Confidence in the Corps

Lois Washburn Corey ’46 joined the Cadet Nurse Corps, and helped relieve the nursing shortage during World War II.


Thursday, January 4, 2018

Keuka College has a long, rich history of graduating nurses who are confident, strong, and understand that the profession is more than a job—it’s a calling.

Take Dr. Beth Russo ’98, who is teaching the next generation of Keuka College nurses, or Liz Mance Duxbury ’08, a clinical nurse specialist at Rochester General Hospital, or Raechel Dick ’16, who is a nurse at Auburn Community Hospital.

But none of these alumnae would have Keuka College listed on their nursing resume if not for those who pioneered the way in 1943, when the College’s nursing program began. One of those nurses is Lois Washburn Corey ’46, who, along with 15 other Keuka College students, graduated in the first class of College nurses.

Creating the Corps

Eight years prior to Lois’ College graduation, First Lady Eleanor Roosevelt visited the campus in 1938, to deliver a lecture and meet with students. In 1940, then-College President J. Hillis Miller wanted Keuka College to contribute to the war effort, should the country be drawn in, but wasn’t sure how. So, he wrote to Mrs. Roosevelt, who replied by urging the College to set up courses in nursing. The College did just that, and during World War II, Keuka College’s nursing program was born.

........

> _PROBLEM A_:
In the article on Keuka College's nursing program, whom did J. Hillis Miller write to in 1940?
> _PROBLEM B_:
Carry on the article on Keuka College's nursing program from its last sentence.
The data that come next are from a source unrelated to the article on Keuka College's nursing program.

........

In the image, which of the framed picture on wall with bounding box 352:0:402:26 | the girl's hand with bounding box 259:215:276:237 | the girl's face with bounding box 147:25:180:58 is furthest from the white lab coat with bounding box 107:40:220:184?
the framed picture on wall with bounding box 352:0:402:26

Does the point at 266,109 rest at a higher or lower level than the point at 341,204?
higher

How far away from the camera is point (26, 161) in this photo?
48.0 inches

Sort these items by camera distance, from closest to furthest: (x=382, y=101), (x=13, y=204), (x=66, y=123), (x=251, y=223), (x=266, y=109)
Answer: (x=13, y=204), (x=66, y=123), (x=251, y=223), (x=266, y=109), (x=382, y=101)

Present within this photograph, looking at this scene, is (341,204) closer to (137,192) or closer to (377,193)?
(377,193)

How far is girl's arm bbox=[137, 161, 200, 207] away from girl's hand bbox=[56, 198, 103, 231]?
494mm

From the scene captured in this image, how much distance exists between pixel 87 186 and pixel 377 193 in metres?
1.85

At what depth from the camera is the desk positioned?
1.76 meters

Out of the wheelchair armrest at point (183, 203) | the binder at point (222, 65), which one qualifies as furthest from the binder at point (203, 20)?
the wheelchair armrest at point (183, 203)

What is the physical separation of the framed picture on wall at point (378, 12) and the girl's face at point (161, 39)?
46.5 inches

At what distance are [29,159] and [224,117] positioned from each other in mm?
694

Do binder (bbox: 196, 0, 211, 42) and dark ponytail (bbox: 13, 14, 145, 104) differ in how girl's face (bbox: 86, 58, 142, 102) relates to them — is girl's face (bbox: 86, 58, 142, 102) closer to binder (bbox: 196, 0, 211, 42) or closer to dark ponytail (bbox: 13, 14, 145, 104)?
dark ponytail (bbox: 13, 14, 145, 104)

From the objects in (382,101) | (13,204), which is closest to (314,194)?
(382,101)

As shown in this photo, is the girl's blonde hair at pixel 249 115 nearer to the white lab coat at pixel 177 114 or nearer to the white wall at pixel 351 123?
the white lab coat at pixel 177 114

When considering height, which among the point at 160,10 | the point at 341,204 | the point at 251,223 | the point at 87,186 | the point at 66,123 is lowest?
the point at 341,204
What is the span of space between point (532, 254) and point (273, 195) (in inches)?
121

........

> _RESPONSE AREA A_:
He wrote to First Lady Eleanor Roosevelt.

> _RESPONSE AREA B_:
On March 29, 1943, Rep. Frances P. Bolton of Ohio introduced H.R. 2326, a bill that would “provide for the training of nurses for the armed forces, government and civilian hospitals, health agencies, and war industries through grants to the institutions providing the training.” The United States Cadet Nurse Corps was established by the U.S. Congress on June 15, 1943, and signed into law by President Franklin D. Roosevelt on July 1, 1943. Its purpose was to ensure the country had enough nurses to care for its citizens, at home and abroad, during World War II.

According to Professor Emeritus Dr. Phil Africa’s book, Keuka College: A History, “the training of nurses, of course, melds well with the emphasis Keuka College had always placed on service. The program was immediately taken up by the United States Army, which established a cadet corps on campus in 1943.”

Educating Keuka College’s Cadets

Lois chose Keuka College because she had visited campus, and the cadet-nursing program was just what she wanted to take.

“We girls were excited that the College wanted us, our program, and that we could help the war efforts,” says Lois. “We did meet and visit with other students, but we were known as the ‘nurses’ because we wore our uniforms on campus.”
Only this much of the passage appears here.